Was this the right decision on our part as parents?

Was it our best choice? I have absolutely no idea. Maybe I will find out at his next dental appointment.  That is the experiment of parenting! Everyone does it differently. It is also what makes life exciting, or maybe terrifying for the type A people of the world. We all try our hardest, do our best and we learn along the way. Now, did it make me feel a little better to apologize to the dentist repeatedly, and make my child waste his time with empty mutterings of an ungrateful buttholish 5 year-old?

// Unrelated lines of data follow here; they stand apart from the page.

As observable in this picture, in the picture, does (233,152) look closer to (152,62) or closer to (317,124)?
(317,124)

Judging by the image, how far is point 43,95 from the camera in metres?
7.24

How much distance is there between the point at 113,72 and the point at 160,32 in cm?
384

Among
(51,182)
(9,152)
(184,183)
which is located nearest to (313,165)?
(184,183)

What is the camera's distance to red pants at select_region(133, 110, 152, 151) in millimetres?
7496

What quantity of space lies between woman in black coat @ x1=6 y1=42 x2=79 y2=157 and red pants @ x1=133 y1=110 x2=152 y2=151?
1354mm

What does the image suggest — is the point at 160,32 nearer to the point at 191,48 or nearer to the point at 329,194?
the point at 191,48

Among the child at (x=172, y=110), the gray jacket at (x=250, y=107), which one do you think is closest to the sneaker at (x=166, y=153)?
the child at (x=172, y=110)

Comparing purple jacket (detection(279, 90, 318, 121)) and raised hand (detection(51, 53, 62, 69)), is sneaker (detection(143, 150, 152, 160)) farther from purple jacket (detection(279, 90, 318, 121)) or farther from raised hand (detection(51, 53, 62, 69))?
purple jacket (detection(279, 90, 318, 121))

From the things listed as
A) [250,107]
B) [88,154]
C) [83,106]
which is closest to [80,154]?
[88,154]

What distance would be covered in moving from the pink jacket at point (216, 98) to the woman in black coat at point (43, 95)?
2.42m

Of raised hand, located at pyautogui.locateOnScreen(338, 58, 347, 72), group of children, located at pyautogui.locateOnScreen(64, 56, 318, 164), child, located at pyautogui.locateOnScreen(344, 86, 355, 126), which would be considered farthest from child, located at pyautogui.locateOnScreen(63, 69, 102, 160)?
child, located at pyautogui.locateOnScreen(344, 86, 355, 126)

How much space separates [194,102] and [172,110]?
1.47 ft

Yea, a little. And so what? Sometimes we have to do little things to help us along the way. Parenthood can’t be 100% selfless giving. We would completely lose ourselves and eventually run out of things to give. Parenting is the hardest thing I have ever done, and it’s the one thing there’s no instruction book for. Parenting can be completely draining. We have to be fed and encouraged as parents too, so we can enjoy the rewarding beautiful parts of it.

Don’t beat yourself up.

I say that also to give myself a reminder. We can’t get stuck in the weeds. We can’t let the tiny humans win with their tiny person out of control feelings. They are still learning what to do with all of the new things they are feeling. It’s our job to show them how to manage those crazy emotions. Even if sometimes it’s not so elegant or publicly appropriate.

Above all, make your babies feel safe.

Safety may be the very reason they are acting like wild fools in the public eye. They know you love them and that you can fix the crazy they are feeling. Isn’t that a nice way to look at it? They probably have far more faith in us than we do ourselves. Everything comes in a season, and seasons don’t last. Try to perfect your big eye, purged lip, mean mom face while you can. It can be your greatest weapon when mastered.